*** Exercise text Section Begins ***

## Before You Run
make a `data` drectory and upload data (eval, test and train csvs)

In [1]:
! mkdir data

In [None]:
! pip install hazm
! pip install ktrain # ktrain is a lightweight wrapper for the deep learning library TensorFlow Keras

### Import Libraries

In [3]:
from tensorflow.keras.layers import GlobalMaxPool1D, MaxPooling1D, GlobalMaxPooling1D, Conv1D
from sklearn.metrics import classification_report, confusion_matrix
from sklearn.preprocessing import LabelEncoder

import matplotlib.pyplot as plt
import seaborn as sns

import re
import pandas as pd
import numpy as np

from hazm import word_tokenize, Normalizer

import ktrain
from ktrain import text

### Load Data

In [9]:
PATH = 'data/'
PATH = PATH.rstrip('/')

# Classes
class_names = ['Positive', 'Negative']

# Train
df_train = pd.read_csv(PATH + '/train.csv')
df_train.columns = ['index', 'comment', 'rate']

# Evaluation
df_eval = pd.read_csv(PATH + '/eval.csv')

*** Exercise text Section Ends ***

Translate this sentence from the notebook text above into Spanish: "ktrain is a lightweight wrapper for the deep learning library TensorFlow Keras"

*** Data block Section Begins ***

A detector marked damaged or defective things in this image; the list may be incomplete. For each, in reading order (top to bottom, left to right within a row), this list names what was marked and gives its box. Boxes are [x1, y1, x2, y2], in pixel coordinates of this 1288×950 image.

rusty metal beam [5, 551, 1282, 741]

*** Data block Section Ends ***

Expected answer >>
ktrain es un envoltorio ligero para la biblioteca de aprendizaje profundo TensorFlow Keras.